*Given passage*.
>>>>

An evaporator in a chemical plant or a fermentation operation is a highly-engineered piece of processing equipment in which evaporation takes place. The process and mechanical computations that are required to properly design an evaporator are many and very sophisticated, but the basic principles of evaporation are relatively simple, and it is these concepts that the engineer or scientist involved in fermentation technology should comprehend.
Often an evaporator is really an evaporation system which incorporates several evaporators of different types installed in series. All evaporators are fundamentally heat exchangers, because thermal energy must be added to the process, usually across a metallic barrier or heat transfer surface, in order for evaporation to take place. Efficient evaporators are designed and operated according to several key criteria:
1. Heat Transfer. A large flow of heat across a metallic surface of minimum thickness (in other words, high heat flux) is fairly typical. The requirement of a high heat transfer rate is the major determinate of the evaporator type, size, and cost.

<<<<

*Extracted data*.
>>>>

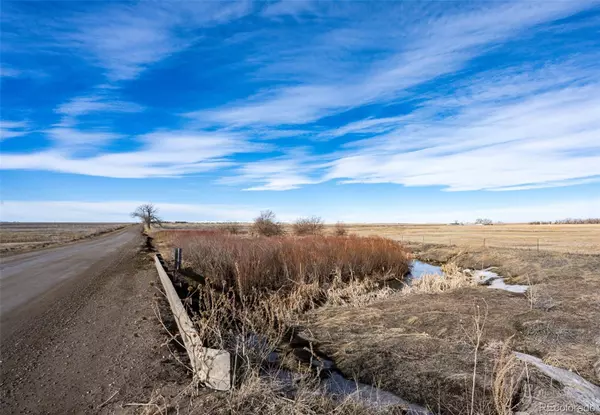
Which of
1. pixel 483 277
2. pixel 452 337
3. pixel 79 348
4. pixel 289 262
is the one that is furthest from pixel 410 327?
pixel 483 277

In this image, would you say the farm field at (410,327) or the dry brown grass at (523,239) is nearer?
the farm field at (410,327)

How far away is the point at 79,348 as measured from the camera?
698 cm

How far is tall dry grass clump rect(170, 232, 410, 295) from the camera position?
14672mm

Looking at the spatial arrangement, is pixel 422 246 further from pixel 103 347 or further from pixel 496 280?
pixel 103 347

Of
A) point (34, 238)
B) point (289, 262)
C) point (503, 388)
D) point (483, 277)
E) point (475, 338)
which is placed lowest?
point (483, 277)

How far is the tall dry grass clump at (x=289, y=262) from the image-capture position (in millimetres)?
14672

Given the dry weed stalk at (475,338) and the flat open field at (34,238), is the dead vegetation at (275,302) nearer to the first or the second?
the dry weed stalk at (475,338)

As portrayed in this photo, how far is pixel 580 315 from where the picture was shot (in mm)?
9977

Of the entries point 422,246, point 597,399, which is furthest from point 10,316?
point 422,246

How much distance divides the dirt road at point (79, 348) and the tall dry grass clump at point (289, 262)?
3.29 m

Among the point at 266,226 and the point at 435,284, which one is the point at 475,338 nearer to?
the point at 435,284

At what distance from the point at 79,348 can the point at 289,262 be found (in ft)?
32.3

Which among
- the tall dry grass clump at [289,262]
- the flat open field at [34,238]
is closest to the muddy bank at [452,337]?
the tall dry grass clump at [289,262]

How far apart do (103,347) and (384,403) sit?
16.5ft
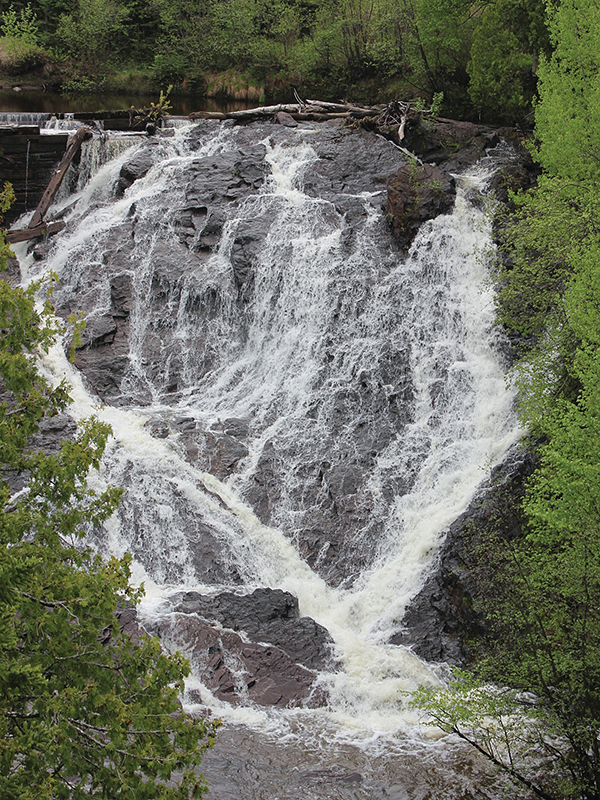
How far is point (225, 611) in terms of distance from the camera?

<<<<

*Given exercise 1*.
Reproduce the passage on evaporators word for word, from "Often an evaporator" up to and including "size, and cost.".
*Given exercise 2*.
Quote the entries exactly, from the line with "Which among" up to and including the last line of the entries, and leave the pictures out of your answer.

*Problem solution 1*.
Often an evaporator is really an evaporation system which incorporates several evaporators of different types installed in series. All evaporators are fundamentally heat exchangers, because thermal energy must be added to the process, usually across a metallic barrier or heat transfer surface, in order for evaporation to take place. Efficient evaporators are designed and operated according to several key criteria:
1. Heat Transfer. A large flow of heat across a metallic surface of minimum thickness (in other words, high heat flux) is fairly typical. The requirement of a high heat transfer rate is the major determinate of the evaporator type, size, and cost.

*Problem solution 2*.
Which among
- the tall dry grass clump at [289,262]
- the flat open field at [34,238]
is closest to the muddy bank at [452,337]?
the tall dry grass clump at [289,262]

How far apart do (103,347) and (384,403) sit?
16.5ft
How far is point (225, 611) in terms of distance from the camera?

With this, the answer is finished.